A chuva fina já é tempestade.
“Como vai, Sabri querida?” murmura. Sua voz é baixa, porém rouca e cálida, acolhedora. Algo estranho me acontece dentro do peito, pois ela ecoa pela varanda e acalma meu coração. Então eu vejo seu rosto, seus olhos verdes e doces, sua barba branca. Vejo seus cabelos ralos, suas mãos enrugadas, sua bengala marrom. Vejo sua boca rachada, suas orelhas grandes, sua pele enrugada. Vejo-o e lembro de vê-lo! Vejo e lembro de ouvir suas histórias na varanda, do cheiro de tabaco das suas camisetas, do gosto do ovo mexido. Lembro de como ele me abraçava, me olhava, me ensinava a ler. Sinto vontade de chorar, mas não o faço. Minha mãe é vaga em sua resposta, mas vejo que deseja contar-lhe tudo o que tem vivido. Não entendo porque não o faz, e desejo entender desesperadamente.
Avô Dito cumprimenta meu pai com um aperto de mão, depois lhe sorri. Meu pai sorri um sorriso fraco de volta. Em seguida convida-os para o jantar, que, em suas palavras, é o mais especial que havia feito em muito tempo. Vejo minha mãe hesitar outra vez. Percebo que ele não está sozinho, pois uma luz surge de um candelabro, e alguém o segura. É um garoto mais ou menos da minha idade e nossos olhares se cruzam. Sinto minhas bochechas corarem e desvio.
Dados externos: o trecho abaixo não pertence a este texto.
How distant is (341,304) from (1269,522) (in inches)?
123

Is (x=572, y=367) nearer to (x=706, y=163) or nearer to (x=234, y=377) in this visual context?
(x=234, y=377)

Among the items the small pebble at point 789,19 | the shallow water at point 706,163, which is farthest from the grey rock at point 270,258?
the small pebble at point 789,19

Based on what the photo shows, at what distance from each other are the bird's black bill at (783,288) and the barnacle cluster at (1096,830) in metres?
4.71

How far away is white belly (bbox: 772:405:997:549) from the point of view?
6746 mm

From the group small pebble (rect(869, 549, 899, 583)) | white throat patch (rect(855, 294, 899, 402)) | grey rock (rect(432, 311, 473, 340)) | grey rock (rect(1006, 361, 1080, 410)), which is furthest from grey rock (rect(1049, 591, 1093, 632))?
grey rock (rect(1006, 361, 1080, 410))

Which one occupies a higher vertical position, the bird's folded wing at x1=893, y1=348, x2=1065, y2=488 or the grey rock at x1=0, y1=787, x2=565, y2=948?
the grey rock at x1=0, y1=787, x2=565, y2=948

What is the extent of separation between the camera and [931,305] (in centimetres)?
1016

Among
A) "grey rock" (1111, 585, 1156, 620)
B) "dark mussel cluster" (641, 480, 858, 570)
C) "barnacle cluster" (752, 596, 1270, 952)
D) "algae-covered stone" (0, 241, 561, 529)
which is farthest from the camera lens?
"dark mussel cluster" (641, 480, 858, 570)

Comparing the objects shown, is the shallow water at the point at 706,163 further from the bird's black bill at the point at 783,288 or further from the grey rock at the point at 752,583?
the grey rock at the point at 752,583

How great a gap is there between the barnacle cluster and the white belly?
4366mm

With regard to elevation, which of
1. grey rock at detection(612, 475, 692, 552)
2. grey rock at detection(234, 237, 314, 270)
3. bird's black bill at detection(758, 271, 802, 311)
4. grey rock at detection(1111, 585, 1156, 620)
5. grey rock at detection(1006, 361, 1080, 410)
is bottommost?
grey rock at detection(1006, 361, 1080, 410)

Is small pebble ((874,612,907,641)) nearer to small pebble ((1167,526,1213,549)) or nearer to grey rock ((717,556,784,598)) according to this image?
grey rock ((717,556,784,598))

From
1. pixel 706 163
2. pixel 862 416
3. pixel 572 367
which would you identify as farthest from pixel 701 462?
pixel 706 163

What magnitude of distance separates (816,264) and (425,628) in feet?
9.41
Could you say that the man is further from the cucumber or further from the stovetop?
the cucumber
 “Desculpe a gente Seu Dito, mas não vamos conseguir ficar para o jantar” Meu pai responde. “Talvez quando voltarmos para buscar os garotos”.
O rosto de Avô Dito parece se iluminar. “Oh! É mesmo!” murmura. “Os garotos! Onde estão?”. E então sai do breu. Samuca levanta e caminha até ele. Sigo-o.
Vejo os olhos dele brilharem de felicidade. Ele toca nossas cabeças, nossos rostos, olhos, bocas, cabelos. Samuel parece ligeiramente assustado e desnorteado, mas eu retribuo o gesto sorrindo o mais gentilmente que posso. “Como vocês cresceram!” fala, animado. “Nem acredito que estão aqui” sinto minhas mãos suadas. “Temos muito o que fazer para recuperar esse tempo perdido que antes…” Então o garoto lhe lança um olhar intimista e de autoridade. Avô dito silencia de repente. “Oh, claro” fala. “Este é Israel, meu ajudante” apresenta.
Oh, Israel. Ajudante. Estou constrangida. Mesmo assim, volto a minha atenção para o garoto. Consigo então enxerga-lo bem. Seus olhos são pretos, assim como as roupas pesadas que usa (um casaco grande, um cachecol feito a mão, uma calça de lã e um par de tênis gastos). Os cabelos são crespos e loiros, bastante bagunçados. O rosto é fino, com nariz pontiagudo e boca contornada. É magrelo e alto, meio desengonçado. Tem mãos grandes e dedos longos.
“Puxa, isso é ótimo Seu Dito” diz papai, em um tom de voz leve. “Espero que os dias que virão sejam proveitosos”.
“Serão” Assinto. Todos me fitam, surpresos. Não ligo. Avô dito sorri.
“Bem, nós devemos ir” diz mamãe. Quando vou dizer que talvez seja melhor esperar a chuva passar, percebo que ela diminuiu.
“Espero que vocês fiquem mesmo para o jantar quando voltarem” Avô Dito diz. Meus pais assentem enquanto se despedem de nós. Nos abraçam forte e nos dão beijos.
“A benção” pedimos eu e Samuel. Então eles nos abençoam e entram no carro.

“Mas que tempo doido” diz o Avô Dito, depois que nossos pais já estão quase que sumindo de nossas vistas. “Vamos entrar antes que comece a chover forte de novo”. E aponta para que nós sigamos Israel para dentro de sua casa.